I will not get into the semantics about why people are leaving the church or any of the political talk in that regard, but simply what society is going through.

In the last three years alone, Americans who do not identify with a particular religious affiliation have grown by 21%. Back in 1998-2000, only 8% of the population did not identify with a religion. A very large difference indeed.

The numbers do not stop there. Adults born before 1945, or what is known as the “Silent Generation,” attended church at the highest numbers, usually around the 60-70% mark. Baby boomers showed a decline which was around the 58% mark. Generation X had around 50% of the generation being affiliated with a church, and then there are the millennials who have a church attendance rate of around 36%.

Other numbers I have seen estimate the millennial church attendance rate into the low 40% range. No matter how you slice it, church membership is in decline as a whole. This is not only for Christian and Catholic churches, but also includes Synagogues and Mosques among all others.

When breaking the subcategories down into men, women, ethnicity, region, political affiliation, college graduate or not and so on, the numbers are all still declining across the board. There is not one single subcategory group where church membership grew. The only group of people who did not show double-digit declines over the past 20 years has been those who identify as Protestants. That particular sub-group dropped around nine points, but every other category has seen large declines with people from the East Coast and those who identify as Democrats showing the largest declines with a 25-point drop in church membership.

This all brings me to Generation Z, which was born around the late 1990s up until the 2010-2012 range. As this generation begins to age and hits adulthood, the numbers are showing that an even steeper decline is happening in religious affiliation, with over 40% of Generation Z not identifying with any religion at all.

What does this all mean? Well, a lot but the United States is still a highly religious country as of now, however, those demographics are shifting, rapidly. Just because someone does not have a formal church membership does not mean they are atheist or agnostic. Also, just because someone does not identify with a religious affiliation doesn’t mean they do not believe in God, or a god, or gods.

Spiritual but not religious is a phrase I’ve heard more and more and this seems to be a trend that will continue. Churches are hurting for members and are trying to pull from an ever-decreasing pool of people.

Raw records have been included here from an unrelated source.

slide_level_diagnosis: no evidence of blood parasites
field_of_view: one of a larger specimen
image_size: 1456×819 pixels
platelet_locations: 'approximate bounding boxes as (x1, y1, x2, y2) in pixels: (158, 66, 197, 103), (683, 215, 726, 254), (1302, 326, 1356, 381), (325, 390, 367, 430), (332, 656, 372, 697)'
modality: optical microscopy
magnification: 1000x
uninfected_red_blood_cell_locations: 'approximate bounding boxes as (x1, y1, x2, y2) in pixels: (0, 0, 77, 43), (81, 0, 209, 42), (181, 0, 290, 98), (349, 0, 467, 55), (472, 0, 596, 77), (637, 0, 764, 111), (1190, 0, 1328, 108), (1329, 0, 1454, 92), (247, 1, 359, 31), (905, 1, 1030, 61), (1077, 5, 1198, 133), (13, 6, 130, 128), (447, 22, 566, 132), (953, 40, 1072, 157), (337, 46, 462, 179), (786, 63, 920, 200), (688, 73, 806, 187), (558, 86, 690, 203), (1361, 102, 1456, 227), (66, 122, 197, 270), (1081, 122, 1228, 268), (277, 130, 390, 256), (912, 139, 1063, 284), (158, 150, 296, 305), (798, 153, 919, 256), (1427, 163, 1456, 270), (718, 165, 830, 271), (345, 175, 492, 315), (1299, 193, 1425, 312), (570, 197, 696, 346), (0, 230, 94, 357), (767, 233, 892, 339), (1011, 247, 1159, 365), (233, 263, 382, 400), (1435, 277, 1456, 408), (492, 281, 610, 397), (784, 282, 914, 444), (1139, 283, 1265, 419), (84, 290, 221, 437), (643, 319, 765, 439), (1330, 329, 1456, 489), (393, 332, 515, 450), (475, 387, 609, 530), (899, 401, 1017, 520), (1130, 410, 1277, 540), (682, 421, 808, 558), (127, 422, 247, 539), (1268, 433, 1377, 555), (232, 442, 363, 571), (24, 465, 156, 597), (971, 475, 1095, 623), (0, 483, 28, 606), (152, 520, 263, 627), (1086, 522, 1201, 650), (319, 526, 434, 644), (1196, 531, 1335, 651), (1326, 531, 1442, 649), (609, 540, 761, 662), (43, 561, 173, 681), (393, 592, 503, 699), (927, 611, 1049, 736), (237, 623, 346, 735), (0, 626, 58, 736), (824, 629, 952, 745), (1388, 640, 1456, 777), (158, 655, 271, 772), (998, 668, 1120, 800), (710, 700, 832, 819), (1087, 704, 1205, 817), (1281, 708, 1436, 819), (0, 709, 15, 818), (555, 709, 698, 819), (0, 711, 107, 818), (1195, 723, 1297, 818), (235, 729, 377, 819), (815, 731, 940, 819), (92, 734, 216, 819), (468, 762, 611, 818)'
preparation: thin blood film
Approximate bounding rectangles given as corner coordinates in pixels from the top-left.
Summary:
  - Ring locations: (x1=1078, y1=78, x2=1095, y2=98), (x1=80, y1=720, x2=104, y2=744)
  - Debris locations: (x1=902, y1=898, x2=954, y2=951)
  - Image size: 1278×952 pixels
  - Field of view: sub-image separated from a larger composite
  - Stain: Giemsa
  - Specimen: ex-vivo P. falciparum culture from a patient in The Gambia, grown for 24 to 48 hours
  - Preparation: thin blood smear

The country is changing and we can see it every day. Now, whether or not that change is good or bad is up to us as a society to determine as we will be stuck living in the society we have created for ourselves. Sometimes waiting and seeing what happens is the only approach and in this case, we have already waited and seen.

There are some beliefs we can all live by though: Treat others as you wanted to be treated, help one another, try to live at peace with as many people as you can and try to leave the world better off than you found it. Beliefs like that translate across oceans, countries, party affiliations, genders, ethnicities and religions (or a lack thereof).